Notably, Heywood would quit drugs and turn his life around. Perhaps the best happy ending ever to portray a Lakers great. As Haywood, WoodHarris stole the entire series, delivering his best performance while telling one of the few stories that even the old man didn’t know too well.

Much of the episode is spent reliving the faithful Game 6, a history lesson for millennials who think the NBA started with LeBron James. The faux basketball depicted on screen is the best in the series, which doesn’t explain how much of the basketball scene is mixed in post-production. Most actors who play Lakers legends hardly ever played college ball, if at all.

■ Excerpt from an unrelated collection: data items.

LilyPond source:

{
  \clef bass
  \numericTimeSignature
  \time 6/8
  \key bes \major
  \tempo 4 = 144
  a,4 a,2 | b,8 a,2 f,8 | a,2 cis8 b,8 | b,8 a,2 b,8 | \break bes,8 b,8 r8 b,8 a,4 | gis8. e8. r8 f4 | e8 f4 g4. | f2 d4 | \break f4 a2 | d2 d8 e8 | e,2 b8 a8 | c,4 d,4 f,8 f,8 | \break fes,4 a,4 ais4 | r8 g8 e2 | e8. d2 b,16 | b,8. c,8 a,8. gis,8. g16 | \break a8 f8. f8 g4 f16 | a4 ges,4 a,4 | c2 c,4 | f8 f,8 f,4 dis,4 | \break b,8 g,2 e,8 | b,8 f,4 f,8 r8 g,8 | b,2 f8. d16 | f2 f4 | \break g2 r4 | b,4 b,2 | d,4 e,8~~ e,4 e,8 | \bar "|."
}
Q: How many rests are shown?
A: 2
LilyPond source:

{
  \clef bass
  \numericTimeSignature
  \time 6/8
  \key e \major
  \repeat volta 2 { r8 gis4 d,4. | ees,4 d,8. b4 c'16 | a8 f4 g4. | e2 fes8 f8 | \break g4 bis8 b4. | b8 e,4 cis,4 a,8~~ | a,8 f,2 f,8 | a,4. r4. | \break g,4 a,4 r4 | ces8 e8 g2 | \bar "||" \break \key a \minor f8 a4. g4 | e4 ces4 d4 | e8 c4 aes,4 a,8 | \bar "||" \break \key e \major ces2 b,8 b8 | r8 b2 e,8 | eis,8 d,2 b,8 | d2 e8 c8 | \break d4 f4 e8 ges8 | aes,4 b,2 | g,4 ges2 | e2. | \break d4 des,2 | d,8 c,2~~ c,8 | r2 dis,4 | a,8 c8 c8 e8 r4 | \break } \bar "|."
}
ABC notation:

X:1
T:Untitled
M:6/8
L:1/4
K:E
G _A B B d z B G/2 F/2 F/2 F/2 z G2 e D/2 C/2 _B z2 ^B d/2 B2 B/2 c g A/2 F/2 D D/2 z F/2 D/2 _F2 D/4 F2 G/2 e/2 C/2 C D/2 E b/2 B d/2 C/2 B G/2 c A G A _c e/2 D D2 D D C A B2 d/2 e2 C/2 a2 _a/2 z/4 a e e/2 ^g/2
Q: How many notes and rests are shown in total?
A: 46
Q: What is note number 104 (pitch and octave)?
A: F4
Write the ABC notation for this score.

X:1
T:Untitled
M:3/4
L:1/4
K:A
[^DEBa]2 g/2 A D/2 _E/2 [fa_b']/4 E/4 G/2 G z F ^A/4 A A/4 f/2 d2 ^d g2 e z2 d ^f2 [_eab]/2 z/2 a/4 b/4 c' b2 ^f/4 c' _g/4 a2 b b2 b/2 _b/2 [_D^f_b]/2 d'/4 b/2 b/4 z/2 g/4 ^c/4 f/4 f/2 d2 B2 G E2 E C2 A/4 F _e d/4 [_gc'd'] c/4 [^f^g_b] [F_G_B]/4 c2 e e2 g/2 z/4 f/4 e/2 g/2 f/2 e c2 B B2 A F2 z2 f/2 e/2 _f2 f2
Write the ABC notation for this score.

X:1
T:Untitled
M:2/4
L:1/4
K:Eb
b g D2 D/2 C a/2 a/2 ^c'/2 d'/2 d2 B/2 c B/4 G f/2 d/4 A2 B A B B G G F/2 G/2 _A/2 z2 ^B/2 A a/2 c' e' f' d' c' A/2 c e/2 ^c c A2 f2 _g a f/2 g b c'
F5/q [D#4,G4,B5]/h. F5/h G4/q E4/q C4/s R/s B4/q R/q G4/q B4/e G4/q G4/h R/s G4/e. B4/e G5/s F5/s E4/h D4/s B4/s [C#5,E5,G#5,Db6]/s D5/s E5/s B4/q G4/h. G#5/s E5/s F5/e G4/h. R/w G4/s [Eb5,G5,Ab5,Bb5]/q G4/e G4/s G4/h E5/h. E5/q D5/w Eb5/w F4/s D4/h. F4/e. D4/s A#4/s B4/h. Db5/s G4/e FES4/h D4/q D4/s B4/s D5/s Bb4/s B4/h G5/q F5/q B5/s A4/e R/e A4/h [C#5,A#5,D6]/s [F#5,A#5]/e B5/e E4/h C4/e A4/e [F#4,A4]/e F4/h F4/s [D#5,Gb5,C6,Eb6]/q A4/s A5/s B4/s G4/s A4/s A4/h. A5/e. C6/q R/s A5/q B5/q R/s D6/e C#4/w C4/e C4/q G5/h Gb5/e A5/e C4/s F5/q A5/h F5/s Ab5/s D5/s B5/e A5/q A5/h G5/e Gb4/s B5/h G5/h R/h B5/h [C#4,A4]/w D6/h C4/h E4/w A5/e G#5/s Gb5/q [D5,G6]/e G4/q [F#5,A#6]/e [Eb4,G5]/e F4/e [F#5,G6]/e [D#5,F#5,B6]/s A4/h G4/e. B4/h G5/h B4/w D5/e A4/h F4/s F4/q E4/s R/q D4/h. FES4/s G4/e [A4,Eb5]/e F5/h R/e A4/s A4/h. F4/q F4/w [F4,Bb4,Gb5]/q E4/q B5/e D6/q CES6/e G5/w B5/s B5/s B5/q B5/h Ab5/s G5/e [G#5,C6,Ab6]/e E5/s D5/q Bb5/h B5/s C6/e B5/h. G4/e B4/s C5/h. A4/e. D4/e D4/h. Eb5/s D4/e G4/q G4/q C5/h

It’s not a bad thing that this episode morphed into a Hoosiers/Air Bud-level championship performance. But the show has been trying to make nine episodes much more than tries to be a statement about c failingCapitalism, invisible blacks, and the ills of American society. But in the end, it decided to be a sleazy, feel-good entertainment.

For example, when the magician tells him the version of his mother, girlfriend and rival Larry Bird that exists in his mind to get out in his living room, it colors the scene and the plot with a sour taste. We know the Magic won multiple championships and got this girl. In fact, he got every girl. and more. When the imaginary scene fades away and the magician is left home alone, we still know less about the man who has been part of our pop culture consumption for 30 years now than we did before the series began.